**Compito assegnato 1**. Trasforma in un elenco il paragrafo del testo di partenza che inizia con "Nella malattia Leventinese si possono rilevare", mantenendone i fatti principali.
**Compito assegnato 2**. In base al testo di partenza, spiega in una o due frasi a che cosa sono associati la perdita della visione centrale e gli scotomi assoluti che compaiono con l'evoluzione della malattia.
**Compito assegnato 3**.
Rispondi a queste domande sul testo di partenza:
(a) Dove e quando furono osservati i pazienti della prima descrizione oftalmoscopica di questa forma di drusen familiare?
(b) Da quale distrofia sono di fatto indistinguibili le caratteristiche istopatologiche della malattia Leventinese?
(c) Che cosa si sviluppa nella zona maculare con l'avanzare della patologia?

**Testo di partenza**.

La prima descrizione oftalmoscopica di una forma di drusen familiare era stata osservata in pazienti che vivevano nella valle Leventina nel Canton Ticino del sud della Svizzera all’inizio degli anni venti.
Successivamente è stato dimostrato che le caratteristiche istopatologiche della malattia Leventinese sono di fatto indistinguibili da quelle della distrofia di Doyne ed è stato sottolineato la diversa distribuzione radiale che le drusen assumono nelle famiglie con la malattia Leventinese.
Le lesioni della malattia Leventinese consistono in numerose piccole drusen allungate che si irradiano all’interno delle arcate vascolari; con l’avanzare della patologia, si sviluppano delle drusen morbide confluenti nella zona maculare. Studi istopatologici hanno stabilito che i depositi radiali sono continui o interni alla membrana basale dell’epitelio pigmentato retinico.
Nella malattia Leventinese si possono rilevare due tipi di depositi. Il primo tipo, più prominente, consiste in depositi nodulari focali sub-retinici. Il secondo tipo di depositi sembra essere localizzato sulla parte anteriore del RPE, paragonabili ai depositi drusenoidi subretinici, meglio conosciute come pseudodrusen reticolari (SDD).
Diagnosi
I sintomi visivi riferiti dal paziente includono discromatopsia, fotofobia, metamorfopsie e uno scotoma relativo già presente all’età di 30-40 anni. La maggior parte dei pazienti con la malattia Leventinese è asintomatica fino alla seconda terza decade di vita, tuttavia, può verificarsi talora una riduzione dell’acuità in età più avanzata. Con l’evoluzione della malattia, la maggior parte dei pazienti presenta una perdita della visione centrale e degli scotomi assoluti, che sono associati allo sviluppo di marcate alterazioni al livello dell’epitelio pigmentato retinico (EPR) e di progressione verso l’atrofia geografica (GA) o una neovascolarizzazione coroideale (CNV).

**Dati disponibili**.
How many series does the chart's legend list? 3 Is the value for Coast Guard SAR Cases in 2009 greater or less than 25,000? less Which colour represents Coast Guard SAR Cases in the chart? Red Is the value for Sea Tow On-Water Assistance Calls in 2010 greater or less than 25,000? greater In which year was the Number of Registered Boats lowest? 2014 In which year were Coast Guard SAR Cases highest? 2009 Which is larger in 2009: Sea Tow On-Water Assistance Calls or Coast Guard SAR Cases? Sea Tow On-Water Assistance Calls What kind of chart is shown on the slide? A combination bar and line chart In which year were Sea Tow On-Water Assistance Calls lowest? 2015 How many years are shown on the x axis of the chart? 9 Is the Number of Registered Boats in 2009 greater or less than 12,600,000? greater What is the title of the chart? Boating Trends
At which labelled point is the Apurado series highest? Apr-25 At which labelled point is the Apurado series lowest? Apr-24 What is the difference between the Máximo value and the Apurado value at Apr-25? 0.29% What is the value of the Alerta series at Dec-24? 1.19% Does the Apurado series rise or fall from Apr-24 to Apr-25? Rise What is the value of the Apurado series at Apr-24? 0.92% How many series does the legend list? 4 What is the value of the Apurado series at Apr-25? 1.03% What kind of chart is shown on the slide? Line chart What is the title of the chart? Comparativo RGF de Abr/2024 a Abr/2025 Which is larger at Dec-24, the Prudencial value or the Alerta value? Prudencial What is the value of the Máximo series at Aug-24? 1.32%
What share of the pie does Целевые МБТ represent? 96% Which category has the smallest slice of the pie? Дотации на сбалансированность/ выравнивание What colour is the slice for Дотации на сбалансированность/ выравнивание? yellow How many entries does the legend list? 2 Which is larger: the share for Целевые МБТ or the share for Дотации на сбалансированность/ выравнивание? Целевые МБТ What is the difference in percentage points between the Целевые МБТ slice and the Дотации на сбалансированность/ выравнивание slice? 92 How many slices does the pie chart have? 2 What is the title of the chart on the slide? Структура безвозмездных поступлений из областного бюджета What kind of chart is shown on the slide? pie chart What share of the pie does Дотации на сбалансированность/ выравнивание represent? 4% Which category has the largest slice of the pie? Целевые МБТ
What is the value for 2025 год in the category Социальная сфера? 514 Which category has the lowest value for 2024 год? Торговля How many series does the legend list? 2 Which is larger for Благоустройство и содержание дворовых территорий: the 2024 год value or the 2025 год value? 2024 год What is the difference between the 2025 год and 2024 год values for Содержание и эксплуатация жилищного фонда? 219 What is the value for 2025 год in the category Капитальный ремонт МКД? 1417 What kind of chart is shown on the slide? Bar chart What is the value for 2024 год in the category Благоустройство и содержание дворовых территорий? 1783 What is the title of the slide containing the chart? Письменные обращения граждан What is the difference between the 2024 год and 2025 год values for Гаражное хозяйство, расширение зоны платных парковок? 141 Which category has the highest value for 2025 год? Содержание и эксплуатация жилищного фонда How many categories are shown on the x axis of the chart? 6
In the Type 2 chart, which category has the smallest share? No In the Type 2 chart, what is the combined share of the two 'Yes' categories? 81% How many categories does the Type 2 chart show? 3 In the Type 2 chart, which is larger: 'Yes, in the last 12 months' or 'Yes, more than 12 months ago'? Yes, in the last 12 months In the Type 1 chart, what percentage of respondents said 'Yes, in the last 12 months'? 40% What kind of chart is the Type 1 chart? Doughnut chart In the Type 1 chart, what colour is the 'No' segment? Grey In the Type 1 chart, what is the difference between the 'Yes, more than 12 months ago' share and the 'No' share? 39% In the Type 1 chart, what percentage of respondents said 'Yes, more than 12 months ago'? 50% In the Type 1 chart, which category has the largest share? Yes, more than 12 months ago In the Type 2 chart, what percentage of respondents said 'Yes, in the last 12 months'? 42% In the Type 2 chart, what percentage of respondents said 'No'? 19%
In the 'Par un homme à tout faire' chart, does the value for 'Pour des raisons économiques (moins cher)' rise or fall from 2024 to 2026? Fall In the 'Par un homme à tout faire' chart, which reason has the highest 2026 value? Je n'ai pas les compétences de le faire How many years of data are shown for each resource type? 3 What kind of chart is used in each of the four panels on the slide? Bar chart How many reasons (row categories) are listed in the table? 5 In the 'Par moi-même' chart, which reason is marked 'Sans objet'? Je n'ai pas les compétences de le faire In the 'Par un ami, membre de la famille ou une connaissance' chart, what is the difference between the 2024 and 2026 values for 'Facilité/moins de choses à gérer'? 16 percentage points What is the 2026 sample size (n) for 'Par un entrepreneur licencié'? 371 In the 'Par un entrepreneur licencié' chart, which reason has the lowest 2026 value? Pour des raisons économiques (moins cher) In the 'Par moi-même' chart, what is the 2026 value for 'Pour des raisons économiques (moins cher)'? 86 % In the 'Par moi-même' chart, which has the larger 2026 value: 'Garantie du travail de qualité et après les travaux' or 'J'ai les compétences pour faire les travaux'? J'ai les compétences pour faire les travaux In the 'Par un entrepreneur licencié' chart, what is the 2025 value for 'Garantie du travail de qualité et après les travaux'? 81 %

**Risposta attesa 1**.
Nella malattia Leventinese si rilevano due tipi di depositi:
- primo tipo, il più prominente: depositi nodulari focali sub-retinici;
- secondo tipo: depositi che sembrano localizzati sulla parte anteriore del RPE, paragonabili ai depositi drusenoidi subretinici, meglio noti come pseudodrusen reticolari (SDD).

**Risposta attesa 2**. Sono associati allo sviluppo di marcate alterazioni a livello dell'epitelio pigmentato retinico (EPR). Si accompagnano inoltre alla progressione verso l'atrofia geografica (GA) o una neovascolarizzazione coroideale (CNV).

**Risposta attesa 3**.
(a) Nella valle Leventina, nel Canton Ticino della Svizzera meridionale, all'inizio degli anni venti.
(b) Dalla distrofia di Doyne.
(c) Drusen morbide confluenti.